I learned a lot about Statistics, Information Theory, and some Machine Learning topics during that summer. Another project that I worked on for a bit was sentiment analysis on 16th to 19th century sermons. As far as I remember, this was in collaboration with the Department of History and Department of English.

Student Assistant (multi-term)

I marked assignments/quizzes and midterms for:

  • MATH123 - Calculus I for Engineers
  • MATH124 - Calculus II for Engineers
  • MATH100 - Introductory Mathematics for Education students

It’s unfortunate that I had to follow the marking guideline handed to me by instructors… there were so many creative students attempting to solve a problem in interesting ways. While their solution was.. non-sense, some drawing of them crying, or some drawing of a Tesla (this was great), I always wanted to leave encouragement messages and hand out partial marks.

Research Assistant (05/17-09/17)

This was the second research assistant position I held. This one was pretty special as it was the first time I was working in Bioinformatics after transferring from Computer Science (same department though so not much of a change). I worked on incorporating topologically associated domains (TADs) into motif discovery tools like Clover directed by the hypothesis that incorporating TADs into motif discovery tools will increase their accuracy. It did! But it wasn’t a drastic improvement.. For now, there’s a poster on this. I also worked on comparing database-oriented and de novo motif finders, which is a paper the group is currently polishing before submission!

Tutorial Leader - Bioinformatics (multi-term)
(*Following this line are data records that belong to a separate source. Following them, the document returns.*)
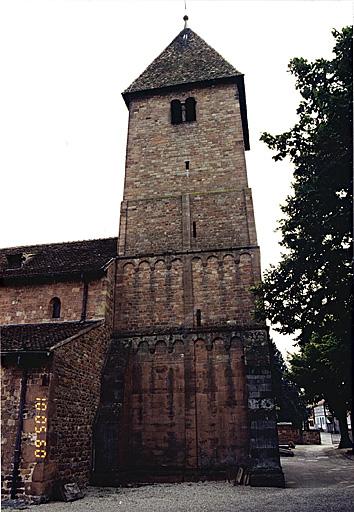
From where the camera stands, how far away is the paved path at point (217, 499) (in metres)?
9.65

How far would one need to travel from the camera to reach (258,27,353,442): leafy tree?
10.8 meters

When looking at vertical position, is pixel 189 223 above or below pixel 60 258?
above

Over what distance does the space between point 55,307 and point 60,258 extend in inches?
128

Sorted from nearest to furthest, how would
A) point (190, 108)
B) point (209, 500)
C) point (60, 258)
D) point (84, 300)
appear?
point (209, 500) → point (84, 300) → point (60, 258) → point (190, 108)

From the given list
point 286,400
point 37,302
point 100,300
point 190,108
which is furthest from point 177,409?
point 286,400

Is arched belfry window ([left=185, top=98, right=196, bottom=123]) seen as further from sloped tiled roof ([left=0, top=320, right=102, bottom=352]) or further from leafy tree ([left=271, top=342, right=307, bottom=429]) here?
leafy tree ([left=271, top=342, right=307, bottom=429])

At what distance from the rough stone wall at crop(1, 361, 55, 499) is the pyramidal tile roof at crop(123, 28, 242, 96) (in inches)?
688

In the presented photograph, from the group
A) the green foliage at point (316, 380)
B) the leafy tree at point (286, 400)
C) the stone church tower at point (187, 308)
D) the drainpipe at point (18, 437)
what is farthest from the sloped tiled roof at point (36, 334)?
the leafy tree at point (286, 400)

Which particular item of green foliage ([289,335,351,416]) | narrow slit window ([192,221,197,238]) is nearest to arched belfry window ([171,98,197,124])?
narrow slit window ([192,221,197,238])

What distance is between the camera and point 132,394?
52.1 feet

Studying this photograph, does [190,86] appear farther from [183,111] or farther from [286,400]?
[286,400]

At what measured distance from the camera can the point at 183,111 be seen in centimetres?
2303

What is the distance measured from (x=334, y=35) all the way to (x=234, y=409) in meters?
12.1

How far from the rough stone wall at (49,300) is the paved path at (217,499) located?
20.5 ft
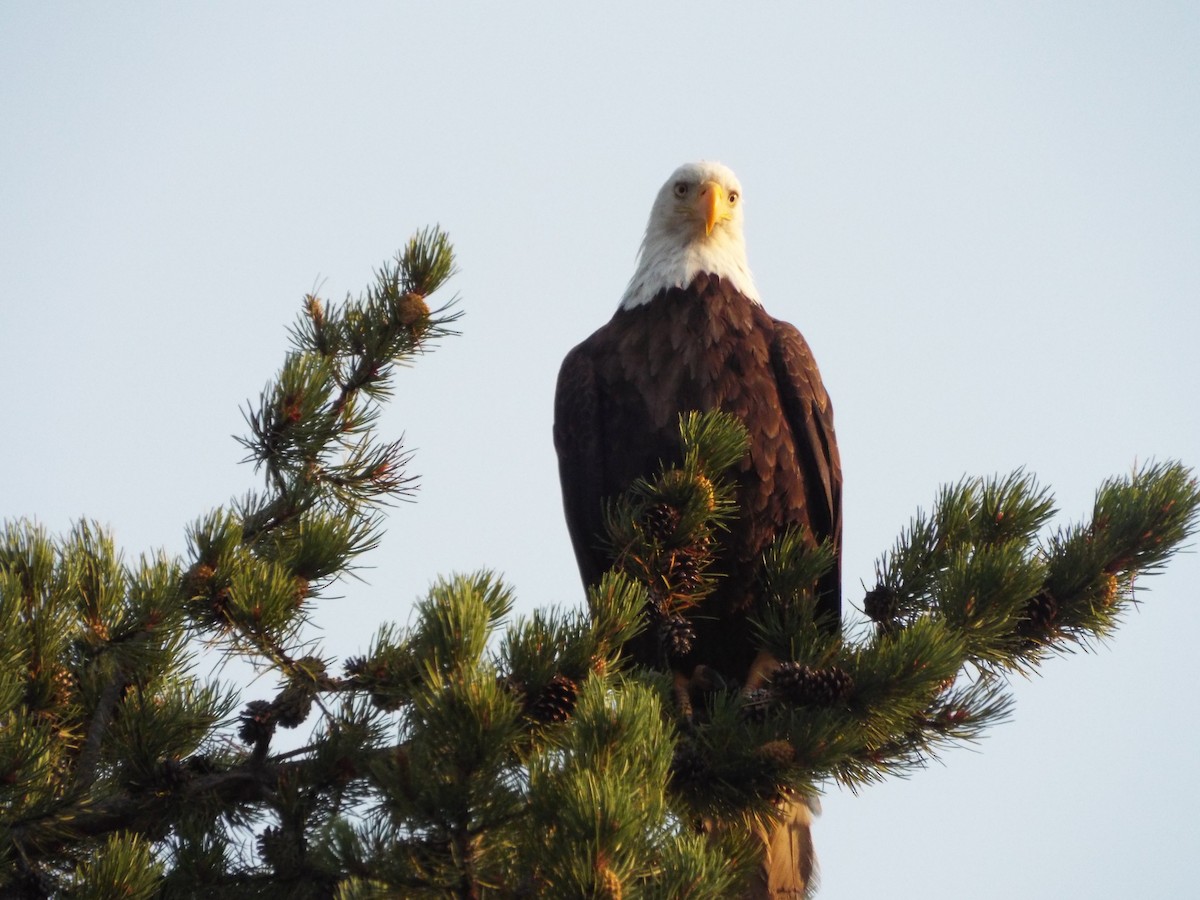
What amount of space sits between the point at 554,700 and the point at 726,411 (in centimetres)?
220

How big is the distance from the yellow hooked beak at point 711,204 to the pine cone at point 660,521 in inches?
101

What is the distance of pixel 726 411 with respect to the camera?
4.64 meters

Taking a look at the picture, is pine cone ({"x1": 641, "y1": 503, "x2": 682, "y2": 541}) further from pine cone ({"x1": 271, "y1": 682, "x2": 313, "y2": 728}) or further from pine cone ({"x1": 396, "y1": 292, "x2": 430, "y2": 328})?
pine cone ({"x1": 271, "y1": 682, "x2": 313, "y2": 728})

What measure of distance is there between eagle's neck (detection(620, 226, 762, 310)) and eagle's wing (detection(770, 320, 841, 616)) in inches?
18.0

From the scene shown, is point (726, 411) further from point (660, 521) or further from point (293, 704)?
point (293, 704)

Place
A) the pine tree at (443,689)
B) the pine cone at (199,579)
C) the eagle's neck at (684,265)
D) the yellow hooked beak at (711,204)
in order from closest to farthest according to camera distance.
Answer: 1. the pine tree at (443,689)
2. the pine cone at (199,579)
3. the eagle's neck at (684,265)
4. the yellow hooked beak at (711,204)

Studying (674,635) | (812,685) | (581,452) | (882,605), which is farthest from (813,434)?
(812,685)

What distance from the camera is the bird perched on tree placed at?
15.2 ft

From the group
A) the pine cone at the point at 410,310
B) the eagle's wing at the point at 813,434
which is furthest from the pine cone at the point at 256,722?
the eagle's wing at the point at 813,434

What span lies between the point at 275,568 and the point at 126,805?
0.61m

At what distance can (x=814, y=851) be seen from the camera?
4.66 metres

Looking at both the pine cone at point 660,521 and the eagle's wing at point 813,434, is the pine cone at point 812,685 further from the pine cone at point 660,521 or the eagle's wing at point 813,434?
the eagle's wing at point 813,434

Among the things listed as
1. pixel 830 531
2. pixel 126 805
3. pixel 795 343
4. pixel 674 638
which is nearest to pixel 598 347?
pixel 795 343

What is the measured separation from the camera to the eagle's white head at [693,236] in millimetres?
5482
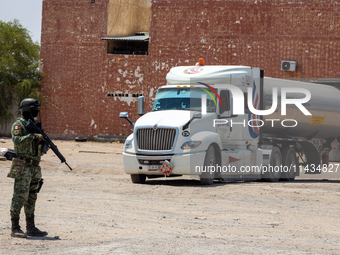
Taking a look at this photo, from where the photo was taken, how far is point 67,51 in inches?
1481

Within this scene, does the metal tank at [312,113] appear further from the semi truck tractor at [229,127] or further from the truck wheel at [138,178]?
the truck wheel at [138,178]

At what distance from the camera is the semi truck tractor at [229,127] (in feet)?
48.5

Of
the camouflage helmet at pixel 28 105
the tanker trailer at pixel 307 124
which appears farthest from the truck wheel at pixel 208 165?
the camouflage helmet at pixel 28 105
Ah, this one was always fun. I worked as a tutorial leader for BINF200 - Introduction to Bioinformatics - and BINF210 - Introduction to Bioinformatics Applications. BINF200 is the course for students in Bioinformatics as it involves scripting in Bash and Python while BINF210 is the applications course for people who want to use Bioinformatics tools but do not want to engineer one.
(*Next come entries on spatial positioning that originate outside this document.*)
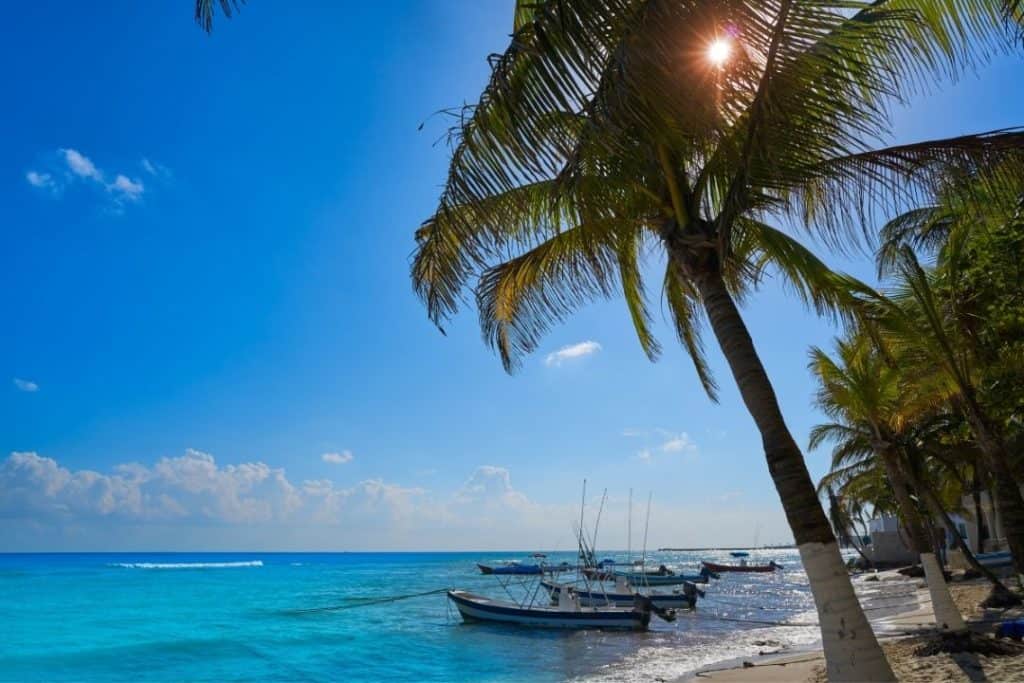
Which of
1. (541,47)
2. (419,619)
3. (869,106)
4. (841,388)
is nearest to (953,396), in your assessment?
(841,388)

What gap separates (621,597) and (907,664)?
21761 millimetres

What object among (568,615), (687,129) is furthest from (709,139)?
(568,615)

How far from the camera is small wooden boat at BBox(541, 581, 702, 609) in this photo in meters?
29.8

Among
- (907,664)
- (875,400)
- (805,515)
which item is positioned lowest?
(907,664)

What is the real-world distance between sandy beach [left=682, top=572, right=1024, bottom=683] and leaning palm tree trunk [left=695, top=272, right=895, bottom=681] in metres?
4.93

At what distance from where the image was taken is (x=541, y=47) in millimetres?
4039

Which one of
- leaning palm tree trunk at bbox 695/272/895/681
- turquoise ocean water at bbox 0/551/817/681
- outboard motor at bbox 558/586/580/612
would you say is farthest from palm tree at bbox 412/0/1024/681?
outboard motor at bbox 558/586/580/612

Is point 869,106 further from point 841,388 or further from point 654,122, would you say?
point 841,388

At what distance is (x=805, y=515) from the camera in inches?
178

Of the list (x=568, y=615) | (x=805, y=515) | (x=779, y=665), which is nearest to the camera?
(x=805, y=515)

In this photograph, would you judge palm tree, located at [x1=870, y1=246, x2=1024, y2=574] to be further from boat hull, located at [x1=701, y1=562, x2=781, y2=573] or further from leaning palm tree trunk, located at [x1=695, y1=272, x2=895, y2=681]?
boat hull, located at [x1=701, y1=562, x2=781, y2=573]

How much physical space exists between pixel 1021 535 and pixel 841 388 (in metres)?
4.07

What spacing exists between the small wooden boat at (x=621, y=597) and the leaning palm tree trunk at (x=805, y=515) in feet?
82.0

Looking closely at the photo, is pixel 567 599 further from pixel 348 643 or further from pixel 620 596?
pixel 348 643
Software Developer Intern (05/18-09/19)

This was one of the best experiences I have ever had. The company, the people, my team, everything was awesome! I worked on two products - a task management system and a website-hosting platform. The task management system had a Python and Golang backend with a KnockoutJS and Angular frontend. The product was hosted on the Google Cloud Platform (GCP) using AppEngine and the Google Kubernetes Engine (GKE). The website-hosting platform was a WordPress-hosting engine built on GCP and GKE and used technologies such as NGINX (serving requests), Redis (caching), Golang and Python (backend), Angular (frontnd), PHP and PHP-CGI (website files compilation), etc - a lot of stuff used by that one. I gained a lot of experience building production-level systems, working with others in a team, understanding customers, etc. I wrote a Medium blog about my experience!